AFFAIRE : N° RG 19/02794 -

N° Portalis DBVC-V-B7D-GNHI

Code Aff. :

ARRÊT N° JB.

ORIGINE : DÉCISION du Tribunal de Grande Instance d’ALENCON du 27 Août 2019 – RG n° 17/01182

COUR D’APPEL DE CAEN

PREMIÈRE CHAMBRE CIVILE

ARRÊT DU 16 NOVEMBRE 2021

APPELANTE :

La DIRECTION REGIONALE DES FINANCES PUBLIQUES D’ILE DE FRANCE ET DU DEPARTEMENT DE PARIS

Pôle contrôle fiscal et affaires juridiques, Pôle juridictionnel judiciaire,

[…]

[…]

prise en la personne de son représentant légal

représentée et assistée de Me Jérémie PAJEOT, avocat au barreau de CAEN

INTIMÉS :

Monsieur X, Y, Z-L DU J D’K

né le […] à […]

[…]

[…]

Madame A, B, Z-O DU J D’K

née le […] à […]

[…]

[…]

non partie à l’instance,

Madame C, Z-O, B DU J D’K

née le […] à […]

[…]

[…]

Madame D, E, Z-O DU J D’K

née le […] à […]

[…]

[…]

Madame F, G, Z-O DU J D’K

née le […] à […]

[…]

[…]

Monsieur H, I, Z-L DU J D’K

né le […] à […]

La Cour

[…]

Tous représentés et assistés de Me Christophe VALERY, avocat au barreau de CAEN

COMPOSITION DE LA COUR LORS DES DÉBATS ET DU DÉLIBÉRÉ :

M. U, Président de chambre,

Mme VELMANS, Conseillère,

M. GANCE, Conseiller,

DÉBATS : A l’audience publique du 21 septembre 2021

GREFFIER : Mme S

ARRÊT : rendu publiquement par mise à disposition au greffe, les parties en ayant été préalablement avisées dans les conditions prévues au deuxième alinéa de l’article 450 du code de procédure civile le 16 Novembre 2021 et signé par M. U, président, et Mme S, greffier

* * *

EXPOSE DU LITIGE

Madame P Q épouse du J d’K est décédée le […], laissant pour lui succéder ses six enfants, D, X, C, F, A et

H.

La déclaration de succession a été déposée le 28 mars 2014.

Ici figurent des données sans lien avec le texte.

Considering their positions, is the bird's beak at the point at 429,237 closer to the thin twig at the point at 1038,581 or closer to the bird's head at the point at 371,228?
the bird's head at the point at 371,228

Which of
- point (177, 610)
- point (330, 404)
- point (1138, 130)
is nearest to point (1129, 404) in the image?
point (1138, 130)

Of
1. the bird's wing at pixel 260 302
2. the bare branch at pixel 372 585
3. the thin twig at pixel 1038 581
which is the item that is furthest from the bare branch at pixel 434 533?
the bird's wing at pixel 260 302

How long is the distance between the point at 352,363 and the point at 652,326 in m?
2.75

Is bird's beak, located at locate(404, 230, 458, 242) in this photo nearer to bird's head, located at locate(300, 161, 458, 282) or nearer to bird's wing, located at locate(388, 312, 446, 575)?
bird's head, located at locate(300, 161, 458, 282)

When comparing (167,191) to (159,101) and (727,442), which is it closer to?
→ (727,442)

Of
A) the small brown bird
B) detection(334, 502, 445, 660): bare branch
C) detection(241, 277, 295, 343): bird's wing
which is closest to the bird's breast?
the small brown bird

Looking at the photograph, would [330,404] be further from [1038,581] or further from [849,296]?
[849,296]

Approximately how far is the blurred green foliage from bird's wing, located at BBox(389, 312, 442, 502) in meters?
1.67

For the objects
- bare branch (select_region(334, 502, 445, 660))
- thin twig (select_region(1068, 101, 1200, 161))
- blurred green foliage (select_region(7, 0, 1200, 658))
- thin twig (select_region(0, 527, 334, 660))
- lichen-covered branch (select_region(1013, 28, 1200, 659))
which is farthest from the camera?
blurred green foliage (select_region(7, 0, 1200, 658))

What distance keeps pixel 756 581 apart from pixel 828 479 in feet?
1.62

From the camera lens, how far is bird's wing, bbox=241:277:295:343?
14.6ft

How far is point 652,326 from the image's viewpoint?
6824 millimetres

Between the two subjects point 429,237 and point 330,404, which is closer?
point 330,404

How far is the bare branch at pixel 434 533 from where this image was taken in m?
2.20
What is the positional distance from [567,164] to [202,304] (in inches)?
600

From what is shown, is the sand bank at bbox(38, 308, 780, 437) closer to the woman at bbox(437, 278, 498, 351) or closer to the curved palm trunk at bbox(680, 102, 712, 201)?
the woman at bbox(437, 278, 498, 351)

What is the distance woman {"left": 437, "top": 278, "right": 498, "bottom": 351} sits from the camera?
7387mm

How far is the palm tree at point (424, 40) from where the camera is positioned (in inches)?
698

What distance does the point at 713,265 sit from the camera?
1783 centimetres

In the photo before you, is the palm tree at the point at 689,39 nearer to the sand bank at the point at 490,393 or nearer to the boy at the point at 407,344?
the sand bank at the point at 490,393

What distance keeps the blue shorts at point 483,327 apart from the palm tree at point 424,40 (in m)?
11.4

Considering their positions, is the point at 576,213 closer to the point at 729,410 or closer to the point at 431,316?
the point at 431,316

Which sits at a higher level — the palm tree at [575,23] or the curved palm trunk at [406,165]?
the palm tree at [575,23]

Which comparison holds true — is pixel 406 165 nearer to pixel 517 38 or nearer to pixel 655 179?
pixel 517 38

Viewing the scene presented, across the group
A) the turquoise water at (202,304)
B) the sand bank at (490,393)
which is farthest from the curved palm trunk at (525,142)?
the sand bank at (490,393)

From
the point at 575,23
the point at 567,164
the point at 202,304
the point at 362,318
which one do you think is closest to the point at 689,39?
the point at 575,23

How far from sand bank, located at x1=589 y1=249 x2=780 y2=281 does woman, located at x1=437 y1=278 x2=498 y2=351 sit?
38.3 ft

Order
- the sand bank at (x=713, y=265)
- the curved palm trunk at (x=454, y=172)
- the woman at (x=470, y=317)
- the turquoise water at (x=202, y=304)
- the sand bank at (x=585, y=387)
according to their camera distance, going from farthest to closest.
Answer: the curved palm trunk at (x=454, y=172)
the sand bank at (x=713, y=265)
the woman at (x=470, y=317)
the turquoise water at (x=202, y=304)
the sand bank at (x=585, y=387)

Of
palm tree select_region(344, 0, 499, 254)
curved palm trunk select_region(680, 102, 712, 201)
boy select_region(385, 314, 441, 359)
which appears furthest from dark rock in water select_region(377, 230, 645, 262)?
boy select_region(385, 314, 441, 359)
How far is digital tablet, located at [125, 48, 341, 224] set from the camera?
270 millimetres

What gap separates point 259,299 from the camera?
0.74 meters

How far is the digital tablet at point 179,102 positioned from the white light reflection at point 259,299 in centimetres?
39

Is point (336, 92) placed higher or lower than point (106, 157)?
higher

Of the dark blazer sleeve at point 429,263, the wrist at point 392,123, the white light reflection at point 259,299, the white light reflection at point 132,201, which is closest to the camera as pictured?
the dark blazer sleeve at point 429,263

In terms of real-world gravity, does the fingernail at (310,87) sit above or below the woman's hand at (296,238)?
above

Pour le calcul des droits de succession, les héritiers ont bénéficié de l’exonération prévue aux articles 793-2-3° et 793 bis du CGI pour les biens ruraux donnés à bail à long terme.

Le 28 juin 2014, ils ont créé un groupement foncier agricole auquel ils ont apporté la pleine propriété de la quasi-totalité des parcelles ayant bénéficié de l’exonération.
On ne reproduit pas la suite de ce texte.